On the other hand, noted Ruprecht, for the full-year 2011, “Sotheby’s generated the best financial results in its 268-year history, apart from its record year in 2007.” The house reported a 7 percent, or $57.5 million, year-over-year increase in revenue, for a total of $791.7 million, as compared with $731 million in 2010. However, he conceded that the growth in annual revenue was “offset by a higher level of operating expenses due in part to increased staff levels” and their compensation costs; as well as the cost of investments purposed for growing its business in China and enhancing its information technology and online offerings.
Ruprecht said the auction house saw consolidated sales in Asia reach $1 billion, and that the house will continue to expand its business in China and other fast-growing markets.
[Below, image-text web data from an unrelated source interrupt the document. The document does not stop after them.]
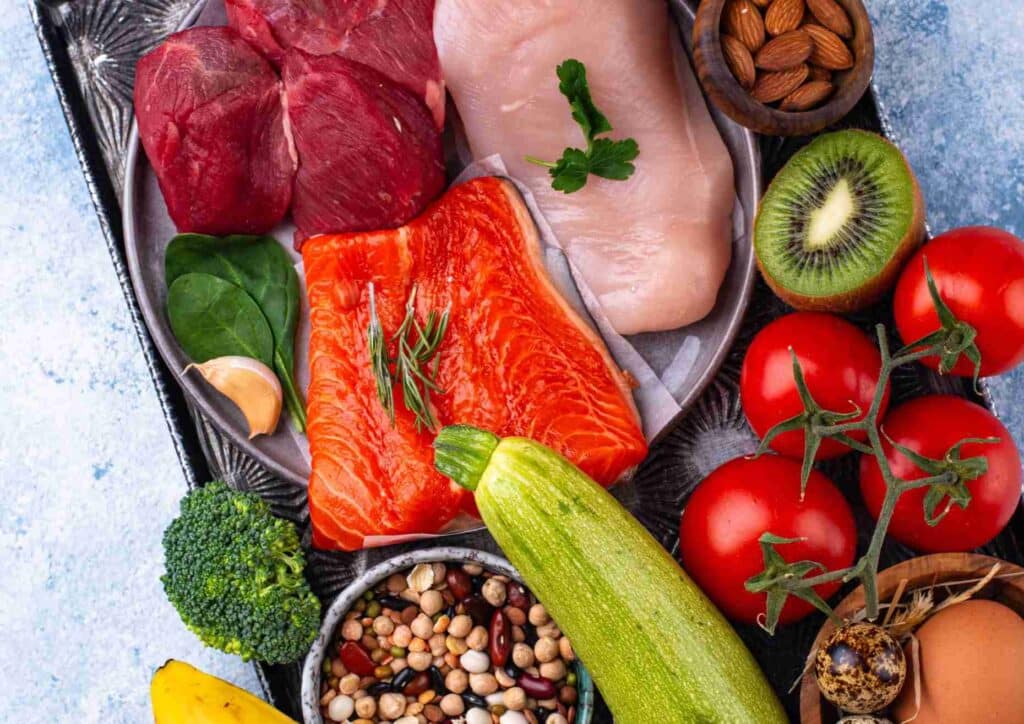 What Is A Sports Nutritionist? 8 A variety of foods including meat, fish, vegetables, and eggs arranged on a wooden surface.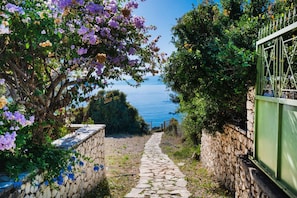 A stone pathway leading to a view of the sea, surrounded by lush greenery and flowering plants. - Villa Maistro in Lefkada (Lefkada)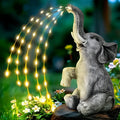 Outdoor resin elephant statue sculpture with LED light strip on garden lawn.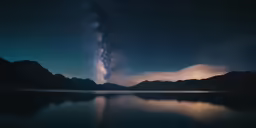 a night sky with stars over water and mountains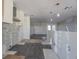 Renovated kitchen featuring tile flooring and modern features in progress at 1185 36Th Ne Ave, St Petersburg, FL 33704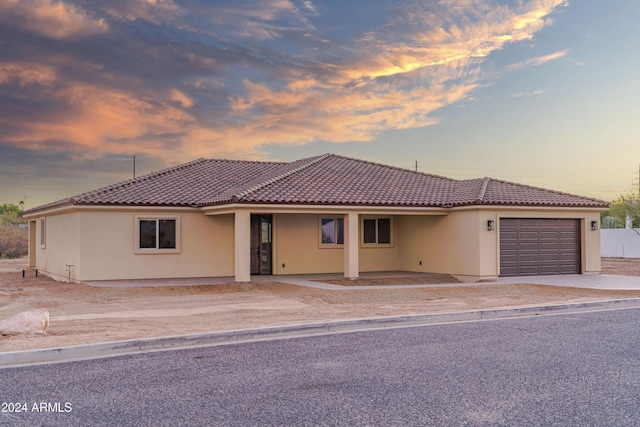 view of front of house with a garage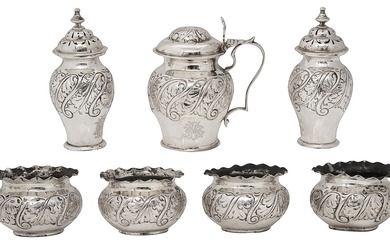 A late Victorian silver seven piece cruet set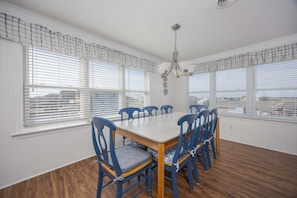 A dining room with a large table, six blue chairs, and a chandelier.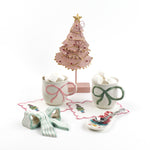 Two ceramic mugs with decorative handles, a small Christmas tree, and a spoon on a white background.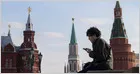 A Russian interior designer uses a virtual private network in a quiet cafe to bypass internet restrictions.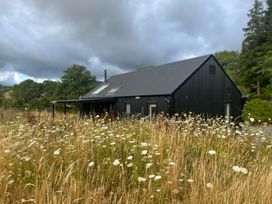 A house surrounded by grass and flowers at Grove Cottage in Gladestry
A spokeswoman said details of the planned expansion in Asia would be released later this month.
Ruprecht also noted that private sales, “an increasingly important part of Sotheby’s business,” hit a record $814.6 million, up 65 percent from the year-ago level.
As ARTnewsletter was published, shares were trading at $35.36, down about 10 percent.
Analyst Rommel Dionisio, of Wedbush Securities, released a report following Sotheby’s earnings in which he reiterated that the upcoming spring auctions could act as a near-term catalyst for the stock. He maintained the 12-month price target of $46.
Sotheby’s recently announced it had won two major consignments to be offered at its May auctions in New York: a version of Edvard Munch’s The Scream, that may fetch as much as $80 million; as well as Pop artist Roy Lichtenstein’s Sleeping Girl, which has a presale estimate of $30 million/40 million.